2/23/14 WEWRIWA

Thanks to everyone who commented with super constructive critique last week. I appreciate your time and good thoughts.

This week I continue with She Didn’t Say No. Taking place in 1960 where Grace Meredith, a studious nineteen year old is months away from graduating, youngest in her class. She meets Scott Dwyer, captain of the swim team, a big man on campus who takes an interest in her and when the library closes, they drive to a nearby beach in Nyack NY on a brisk early spring day.

excerpt in eight:


“There’s a small beach a little way up over some boulders and I warn you the Hudson River is darn cold right now but so beautiful.” He gave me another half grin, grabbed a blanket from the trunk and we climbed a short way.

Goose bumps rose on my arms from the breeze blowing across the water and without a jacket, I’m shaking thinking what an impression to make on this guy. And suddenly Scott wrapped his arms and the blanket around us and we were all alone with our body heat warming to overwhelm me with a yearning I’d never experienced before.

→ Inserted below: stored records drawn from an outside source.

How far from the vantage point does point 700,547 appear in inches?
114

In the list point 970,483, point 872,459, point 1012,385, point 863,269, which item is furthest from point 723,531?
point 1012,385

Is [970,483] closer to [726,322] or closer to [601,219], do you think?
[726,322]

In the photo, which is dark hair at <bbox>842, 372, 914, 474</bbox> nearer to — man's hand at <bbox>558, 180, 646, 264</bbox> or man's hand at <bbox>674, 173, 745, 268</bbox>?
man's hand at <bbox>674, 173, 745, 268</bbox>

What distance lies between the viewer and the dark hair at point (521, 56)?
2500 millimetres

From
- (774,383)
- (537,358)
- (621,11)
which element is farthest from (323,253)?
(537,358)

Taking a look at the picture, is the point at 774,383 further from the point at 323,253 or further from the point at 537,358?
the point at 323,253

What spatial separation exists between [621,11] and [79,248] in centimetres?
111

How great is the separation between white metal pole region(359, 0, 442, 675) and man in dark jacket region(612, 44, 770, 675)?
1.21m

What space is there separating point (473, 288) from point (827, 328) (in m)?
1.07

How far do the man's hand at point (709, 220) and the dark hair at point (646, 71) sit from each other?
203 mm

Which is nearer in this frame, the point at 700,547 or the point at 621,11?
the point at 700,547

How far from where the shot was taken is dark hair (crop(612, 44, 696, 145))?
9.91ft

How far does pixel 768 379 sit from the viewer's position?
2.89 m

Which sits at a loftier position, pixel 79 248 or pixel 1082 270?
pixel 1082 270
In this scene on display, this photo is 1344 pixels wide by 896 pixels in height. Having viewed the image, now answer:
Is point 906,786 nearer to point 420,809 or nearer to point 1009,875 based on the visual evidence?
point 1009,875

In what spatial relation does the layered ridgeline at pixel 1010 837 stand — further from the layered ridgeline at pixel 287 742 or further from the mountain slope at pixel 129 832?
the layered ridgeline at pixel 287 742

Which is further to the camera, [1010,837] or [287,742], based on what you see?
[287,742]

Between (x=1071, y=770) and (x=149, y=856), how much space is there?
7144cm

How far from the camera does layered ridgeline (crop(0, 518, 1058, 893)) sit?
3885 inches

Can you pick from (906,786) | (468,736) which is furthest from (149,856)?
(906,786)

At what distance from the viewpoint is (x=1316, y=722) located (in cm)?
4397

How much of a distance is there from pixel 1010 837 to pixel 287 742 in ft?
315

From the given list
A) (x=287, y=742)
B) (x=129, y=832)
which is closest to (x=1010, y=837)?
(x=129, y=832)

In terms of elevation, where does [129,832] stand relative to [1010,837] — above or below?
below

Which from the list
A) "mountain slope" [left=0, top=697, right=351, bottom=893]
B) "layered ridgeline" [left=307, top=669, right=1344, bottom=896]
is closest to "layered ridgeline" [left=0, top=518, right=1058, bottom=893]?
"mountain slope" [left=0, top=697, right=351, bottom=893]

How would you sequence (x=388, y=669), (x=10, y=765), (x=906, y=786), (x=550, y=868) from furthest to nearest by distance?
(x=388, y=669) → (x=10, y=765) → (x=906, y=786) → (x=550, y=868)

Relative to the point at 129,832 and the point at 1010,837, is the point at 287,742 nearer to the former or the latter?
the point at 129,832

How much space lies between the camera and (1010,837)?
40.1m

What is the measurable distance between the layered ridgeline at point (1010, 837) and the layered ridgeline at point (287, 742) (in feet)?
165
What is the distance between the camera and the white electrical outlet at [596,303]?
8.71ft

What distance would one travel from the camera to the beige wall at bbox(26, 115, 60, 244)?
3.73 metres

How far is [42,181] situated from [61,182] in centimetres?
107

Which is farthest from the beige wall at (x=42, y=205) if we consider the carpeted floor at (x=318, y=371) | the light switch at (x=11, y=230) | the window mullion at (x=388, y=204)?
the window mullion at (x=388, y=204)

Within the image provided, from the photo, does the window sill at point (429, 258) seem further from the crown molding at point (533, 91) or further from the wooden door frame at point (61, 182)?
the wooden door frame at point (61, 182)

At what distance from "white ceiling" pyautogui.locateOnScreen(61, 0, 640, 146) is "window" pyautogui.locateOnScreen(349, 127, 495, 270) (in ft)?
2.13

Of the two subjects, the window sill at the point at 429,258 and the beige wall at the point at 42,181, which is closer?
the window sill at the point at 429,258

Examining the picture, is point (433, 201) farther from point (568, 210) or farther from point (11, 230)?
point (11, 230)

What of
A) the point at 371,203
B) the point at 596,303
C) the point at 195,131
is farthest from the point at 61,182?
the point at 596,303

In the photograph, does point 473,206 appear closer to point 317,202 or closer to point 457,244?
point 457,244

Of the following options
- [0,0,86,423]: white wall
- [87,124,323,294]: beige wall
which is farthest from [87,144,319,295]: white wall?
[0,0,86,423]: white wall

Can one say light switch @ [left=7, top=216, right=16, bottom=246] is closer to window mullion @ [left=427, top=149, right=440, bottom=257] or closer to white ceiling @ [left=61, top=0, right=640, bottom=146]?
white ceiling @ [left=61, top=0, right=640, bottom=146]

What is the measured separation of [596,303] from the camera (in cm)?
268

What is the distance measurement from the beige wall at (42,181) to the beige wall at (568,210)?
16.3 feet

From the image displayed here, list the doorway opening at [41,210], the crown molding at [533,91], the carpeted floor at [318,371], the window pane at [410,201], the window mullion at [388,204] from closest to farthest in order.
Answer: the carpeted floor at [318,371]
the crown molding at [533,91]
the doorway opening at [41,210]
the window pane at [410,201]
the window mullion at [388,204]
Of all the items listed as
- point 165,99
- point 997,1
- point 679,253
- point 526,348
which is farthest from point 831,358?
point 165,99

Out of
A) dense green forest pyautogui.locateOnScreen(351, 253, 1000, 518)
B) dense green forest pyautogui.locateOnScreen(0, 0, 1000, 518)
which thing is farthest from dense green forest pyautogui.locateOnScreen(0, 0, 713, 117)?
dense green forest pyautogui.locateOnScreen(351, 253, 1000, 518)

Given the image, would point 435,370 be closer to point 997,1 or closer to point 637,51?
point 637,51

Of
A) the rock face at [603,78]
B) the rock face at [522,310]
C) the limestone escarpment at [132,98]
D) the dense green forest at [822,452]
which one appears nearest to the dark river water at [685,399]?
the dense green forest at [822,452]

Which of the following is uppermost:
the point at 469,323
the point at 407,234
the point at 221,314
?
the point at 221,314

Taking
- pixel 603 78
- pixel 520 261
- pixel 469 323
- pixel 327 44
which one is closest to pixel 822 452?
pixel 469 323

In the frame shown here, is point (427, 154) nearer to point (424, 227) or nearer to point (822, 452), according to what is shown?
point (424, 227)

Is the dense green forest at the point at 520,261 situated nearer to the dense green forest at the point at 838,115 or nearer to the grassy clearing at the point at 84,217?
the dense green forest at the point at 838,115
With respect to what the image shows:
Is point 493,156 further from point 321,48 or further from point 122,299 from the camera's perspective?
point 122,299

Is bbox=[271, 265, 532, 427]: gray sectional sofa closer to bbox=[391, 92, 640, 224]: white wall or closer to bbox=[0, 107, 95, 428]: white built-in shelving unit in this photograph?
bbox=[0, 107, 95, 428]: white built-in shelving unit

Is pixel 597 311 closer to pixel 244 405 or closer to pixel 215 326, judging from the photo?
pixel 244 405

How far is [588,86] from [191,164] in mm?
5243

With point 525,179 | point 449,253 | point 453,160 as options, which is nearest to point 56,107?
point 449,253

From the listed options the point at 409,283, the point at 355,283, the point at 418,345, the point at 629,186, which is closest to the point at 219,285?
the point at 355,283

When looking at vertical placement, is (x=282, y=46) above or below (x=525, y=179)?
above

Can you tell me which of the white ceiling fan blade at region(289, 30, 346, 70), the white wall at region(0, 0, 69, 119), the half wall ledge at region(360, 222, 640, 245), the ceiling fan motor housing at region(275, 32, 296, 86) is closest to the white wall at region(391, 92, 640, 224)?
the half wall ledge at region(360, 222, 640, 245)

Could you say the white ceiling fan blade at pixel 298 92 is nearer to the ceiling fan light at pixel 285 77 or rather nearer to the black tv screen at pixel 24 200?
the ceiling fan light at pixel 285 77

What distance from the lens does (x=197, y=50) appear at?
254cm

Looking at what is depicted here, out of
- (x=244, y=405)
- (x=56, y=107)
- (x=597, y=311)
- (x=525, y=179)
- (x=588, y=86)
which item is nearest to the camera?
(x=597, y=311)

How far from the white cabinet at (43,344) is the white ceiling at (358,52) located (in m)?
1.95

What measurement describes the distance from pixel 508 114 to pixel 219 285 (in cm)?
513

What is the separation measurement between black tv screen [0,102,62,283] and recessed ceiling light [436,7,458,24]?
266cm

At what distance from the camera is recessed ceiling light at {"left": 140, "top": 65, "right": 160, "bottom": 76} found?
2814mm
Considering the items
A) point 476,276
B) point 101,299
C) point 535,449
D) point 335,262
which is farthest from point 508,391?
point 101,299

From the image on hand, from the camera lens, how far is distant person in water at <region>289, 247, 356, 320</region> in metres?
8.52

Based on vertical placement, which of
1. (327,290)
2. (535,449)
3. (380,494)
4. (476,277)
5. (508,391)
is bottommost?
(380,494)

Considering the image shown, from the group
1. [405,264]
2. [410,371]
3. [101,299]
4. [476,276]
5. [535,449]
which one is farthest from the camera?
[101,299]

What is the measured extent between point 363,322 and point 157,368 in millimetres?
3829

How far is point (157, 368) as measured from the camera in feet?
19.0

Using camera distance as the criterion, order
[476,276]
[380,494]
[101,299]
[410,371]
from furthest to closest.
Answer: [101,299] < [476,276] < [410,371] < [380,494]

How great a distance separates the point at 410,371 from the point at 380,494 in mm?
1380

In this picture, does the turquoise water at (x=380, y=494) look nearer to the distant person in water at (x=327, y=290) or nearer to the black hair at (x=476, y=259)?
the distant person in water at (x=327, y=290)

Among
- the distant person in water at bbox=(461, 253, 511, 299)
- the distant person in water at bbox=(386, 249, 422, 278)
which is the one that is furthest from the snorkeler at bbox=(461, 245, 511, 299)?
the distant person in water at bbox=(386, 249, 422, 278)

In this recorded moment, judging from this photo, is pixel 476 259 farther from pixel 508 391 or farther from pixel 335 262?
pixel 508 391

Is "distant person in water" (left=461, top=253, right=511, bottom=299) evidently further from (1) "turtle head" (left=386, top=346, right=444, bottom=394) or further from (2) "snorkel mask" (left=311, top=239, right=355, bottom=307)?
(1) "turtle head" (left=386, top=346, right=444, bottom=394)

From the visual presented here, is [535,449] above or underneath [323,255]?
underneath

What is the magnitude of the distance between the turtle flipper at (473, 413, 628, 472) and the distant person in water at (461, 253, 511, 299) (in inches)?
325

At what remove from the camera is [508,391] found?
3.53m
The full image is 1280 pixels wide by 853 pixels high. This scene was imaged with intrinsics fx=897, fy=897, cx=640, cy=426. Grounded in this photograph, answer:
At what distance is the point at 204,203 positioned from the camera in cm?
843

The kiss, tentative at first, made me tingle all over; I’d never had a boyfriend before and this feeling was new to me so here I am at nineteen not knowing what to do with a first kiss, for God sake.

“Well, uh hi Scott, you’re um, a good kisser.”

Laughing, he hugged me tight, said “Only good, huh well I can do better than that,” and this time the kiss curled my socks and knocked me for a loop.

Gasping for breath, I yelled, “Bingo,” and the wind carried my word across the river and boomeranged back for an echo that sounded like “Bingo, bing, bin.”

                                                                                                                                             Say No CVR ARe

for more snippets from talented writers:







Shout out news: Thrilled to announce a 5 star review for No Time for Green Bananas from the renowned LASR Reviews.

28 thoughts on “2/23/14 WEWRIWA

  1. lol! Really fun excerpt, Charmaine! Love that line about curling her socks.

    I think you switched tenses a couple times, from past to present. Both characters’ personalities come through clearly, and that’s not easy to do in such a short space 🙂

  2. So, is this where she doesn’t say no…let’s it go all the way…and ends up prego? Or does she say no this time…but regrets it, so later learns not to say no? Hmmm, got me wondering.

  3. I loved the last sentence, especially his reaction to her hesitation. This seems like an interesting read, and you’ve picked an intriguing time period for the setting. Good snippet!

  4. As always, your details paint a vivid scene. You utilize touch, sound,sight… And your stories have a way of taking the reader back to an innocent time. We were all there, once. 🙂 Good 8 🙂

  5. Brr, you can feel the cold–I’ve had outings like that, where suddenly your clothes are just not keeping you warm anymore…

    Love the “Bingo!” It made me smile. I hope he takes it as a compliment.

  6. I think it might be a bit late for the birds and the bees talk – her naivety is adorable but no doubt as to where this is heading. Good descriptions.